Lots of people are into writing memoir these days, are you one of them?  In the early days of learning to write just about everything seems to be memoir, or thinly veiled autobiography!  And of course, that’s all good and proper. When I did my first writing class years ago with Alan Hancock I believe the very first writing exercise we had was, “I remember…”  As a stimulus it doesn’t get much simpler than that.  Completely open-ended, that exercise threw us writing students in wildly different directions.  Some of us wrote about what happened yesterday, some about distant childhood.  But, if I’m remembering correctly, we all wrote about ourselves, not fiction.

This is one of the wonderful things about writing from stimuli.  It forces us to sink deep into the unconscious and dig out memories, some of them things we didn’t realise we remembered.  And the vast repository of images, sounds, sensations, words, weather, pets, frights, joys etc. opens up.  We get temporary access to the treasure troves we’ve been stashing into since birth.  And whatever you write, memoir, fiction, poetry, etc., it all has to come from the same source.

I dislike the concept of imagination.  Many people have been made to think, “I have no imagination.”  Like imagination is a separate part of the mind, or a talent that some have and others don’t.  Imagination is simply the ability to access what we already know, what we have already experienced.  And to do that, all we need is a stimulus, and a will to try it.  
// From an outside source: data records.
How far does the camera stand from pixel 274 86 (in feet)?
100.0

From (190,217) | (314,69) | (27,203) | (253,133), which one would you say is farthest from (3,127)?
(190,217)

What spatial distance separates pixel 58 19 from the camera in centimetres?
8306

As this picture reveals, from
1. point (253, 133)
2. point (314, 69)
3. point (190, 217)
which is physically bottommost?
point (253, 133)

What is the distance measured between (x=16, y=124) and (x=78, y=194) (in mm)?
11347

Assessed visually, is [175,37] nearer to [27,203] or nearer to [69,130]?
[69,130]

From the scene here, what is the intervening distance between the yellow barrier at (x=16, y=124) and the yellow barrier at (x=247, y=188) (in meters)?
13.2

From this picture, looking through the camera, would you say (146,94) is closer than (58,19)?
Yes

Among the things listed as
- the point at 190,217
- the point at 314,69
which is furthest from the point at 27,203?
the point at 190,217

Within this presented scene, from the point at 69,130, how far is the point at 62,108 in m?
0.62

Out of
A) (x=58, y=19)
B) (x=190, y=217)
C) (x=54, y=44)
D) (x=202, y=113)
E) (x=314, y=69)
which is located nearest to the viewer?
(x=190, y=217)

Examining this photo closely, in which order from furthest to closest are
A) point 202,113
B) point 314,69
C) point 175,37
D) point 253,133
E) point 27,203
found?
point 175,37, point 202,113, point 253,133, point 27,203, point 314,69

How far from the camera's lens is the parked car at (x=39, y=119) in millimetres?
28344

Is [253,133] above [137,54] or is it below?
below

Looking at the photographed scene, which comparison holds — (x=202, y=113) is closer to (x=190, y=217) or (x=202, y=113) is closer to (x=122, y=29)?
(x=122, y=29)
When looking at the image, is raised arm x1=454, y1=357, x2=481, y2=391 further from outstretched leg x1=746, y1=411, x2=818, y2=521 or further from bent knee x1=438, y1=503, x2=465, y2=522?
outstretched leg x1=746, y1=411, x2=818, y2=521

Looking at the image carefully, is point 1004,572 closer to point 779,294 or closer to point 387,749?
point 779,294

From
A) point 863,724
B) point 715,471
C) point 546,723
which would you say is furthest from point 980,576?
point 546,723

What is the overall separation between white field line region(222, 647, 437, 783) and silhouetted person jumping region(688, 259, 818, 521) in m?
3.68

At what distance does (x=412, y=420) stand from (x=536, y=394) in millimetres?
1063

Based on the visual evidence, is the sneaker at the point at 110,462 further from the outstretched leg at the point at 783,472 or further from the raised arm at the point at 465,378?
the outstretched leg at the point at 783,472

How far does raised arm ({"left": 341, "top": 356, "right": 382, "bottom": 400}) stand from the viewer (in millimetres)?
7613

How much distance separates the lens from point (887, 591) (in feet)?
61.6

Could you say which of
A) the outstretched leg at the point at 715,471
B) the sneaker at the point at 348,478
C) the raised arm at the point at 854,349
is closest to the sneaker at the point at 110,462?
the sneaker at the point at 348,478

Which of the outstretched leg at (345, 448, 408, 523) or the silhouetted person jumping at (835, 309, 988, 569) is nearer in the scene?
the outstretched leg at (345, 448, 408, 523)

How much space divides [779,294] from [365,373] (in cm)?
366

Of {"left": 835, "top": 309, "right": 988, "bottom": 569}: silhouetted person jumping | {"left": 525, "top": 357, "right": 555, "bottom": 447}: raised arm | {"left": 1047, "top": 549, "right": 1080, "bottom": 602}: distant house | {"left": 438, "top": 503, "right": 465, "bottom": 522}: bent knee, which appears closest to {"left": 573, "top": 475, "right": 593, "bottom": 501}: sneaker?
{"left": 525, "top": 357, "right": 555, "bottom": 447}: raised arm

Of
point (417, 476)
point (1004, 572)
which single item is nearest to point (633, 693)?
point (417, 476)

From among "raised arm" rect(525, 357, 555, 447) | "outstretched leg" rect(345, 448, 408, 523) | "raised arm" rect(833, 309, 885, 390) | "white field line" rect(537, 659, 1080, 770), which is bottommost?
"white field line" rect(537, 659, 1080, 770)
So if you feel you’re not creative, that you have no imagination, here is the challenge.  You can create, if you really want to.  Have a go, just starting with “I remember…”  Jot it on a page, and continue.  Write as fast as you can, with no editing, no judging, no criticising.  Whatever comes to mind.  No one need ever see what you wrote if you don’t want to share it.  It’s just you and your memories.  And the best part is, you never know what direction it will take you in, and what you might learn about yourself!  As time goes on I’m becoming more and more convinced that this is what writing is all about.